In Schöneberg, könnte man meinen, gibt es nicht mehr viel Neues zu entdecken. Die meisten der besseren Bars sind inzwischen Traditionslokale, wie beispielsweise das Green Door.

Von Frank Jansen

In Schöneberg, könnte man meinen, gibt es nicht mehr viel Neues zu entdecken. Die meisten der besseren Bars sind inzwischen Traditionslokale, wie beispielsweise das Green Door. Zu den wenigen Newcomern zählen das kolossale Goya, das sich am Nollendorfplatz in einer gastronomisch satten Umgebung behaupten muss, und das „Studio“ an der Hauptstraße. Doch dann findet sich plötzlich eine kleine Bar, die nicht mehr so ganz jung ist, aber vom drinking man sträflich übersehen wurde: Das Big Blue. Wie konnte das passieren? Nun mal hurtig hineingeschlüpft.

Allzuweit vordringen kann man allerdings nicht. Das Big Blue ist nicht big, sondern winzig. Zunächst behauptet der Keeper, dass hier „hundert Leute“ reingehen. Nach einer ironischen Kunstpause sagt er dann: „Da hinten ist noch ein Separee“. Der Hauptraum jedenfalls wirkt wie ein abgedunkeltes Aquarium, in dem allenfalls eine Piranha-Clique Platz fände. Auf den nachtblauen Wänden drehen sich die von einer Diskokugel verspritzten Lichtkringel, als sänken Wasserbläschen hinab. Wer länger hinschaut, vernimmt im Kopf bald ein Blubbern.

·····

#### Ziel der Aufgabe
Gib aus dem Text über die Schöneberger Bar Big Blue den Abschnitt wortgetreu wieder, der mit den Worten „Allzuweit vordringen kann“ beginnt und mit „bald ein Blubbern.“ endet.

#### Bereitgestellte Angaben
·····

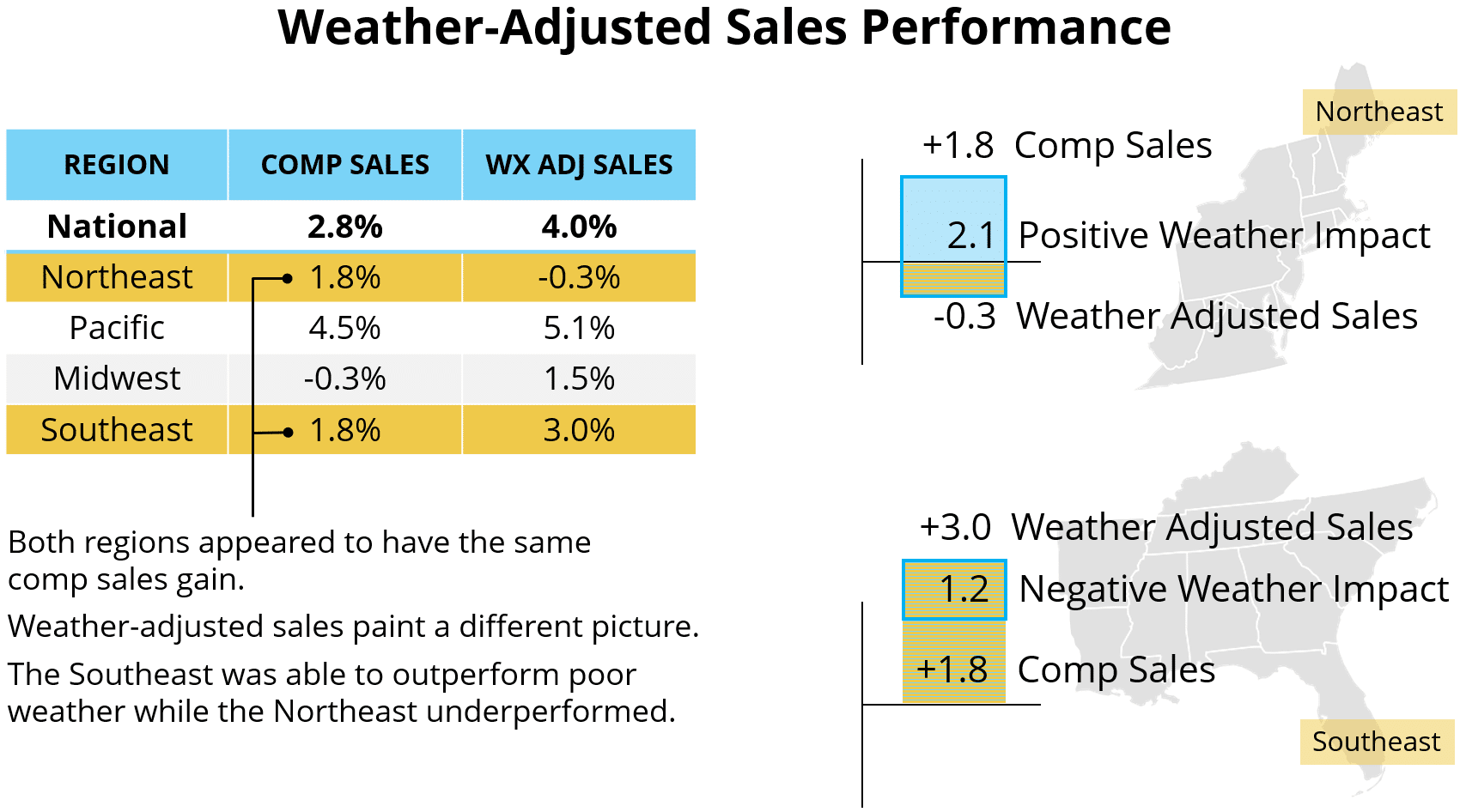 Weather-Adjusted Sales Performance

| REGION | COMP SALES | WX ADJ SALES |
|---|---|---|
| National | 2.8% | 4.0% |
| Northeast | 1.8% | -0.3% |
| Pacific | 4.5% | 5.1% |
| Midwest | -0.3% | 1.5% |
| Southeast | 1.8% | 3.0% |

Both regions appeared to have the same comp sales gain.

Weather-adjusted sales paint a different picture.

The Southeast was able to outperform poor weather while the Northeast underperformed.

Northeast

+1.8 Comp Sales

2.1 Positive Weather Impact

-0.3 Weather Adjusted Sales

+3.0 Weather Adjusted Sales

1.2 Negative Weather Impact

+1.8 Comp Sales

Southeast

·····

#### Ergebnis
Allzuweit vordringen kann man allerdings nicht. Das Big Blue ist nicht big, sondern winzig. Zunächst behauptet der Keeper, dass hier „hundert Leute“ reingehen. Nach einer ironischen Kunstpause sagt er dann: „Da hinten ist noch ein Separee“. Der Hauptraum jedenfalls wirkt wie ein abgedunkeltes Aquarium, in dem allenfalls eine Piranha-Clique Platz fände. Auf den nachtblauen Wänden drehen sich die von einer Diskokugel verspritzten Lichtkringel, als sänken Wasserbläschen hinab. Wer länger hinschaut, vernimmt im Kopf bald ein Blubbern.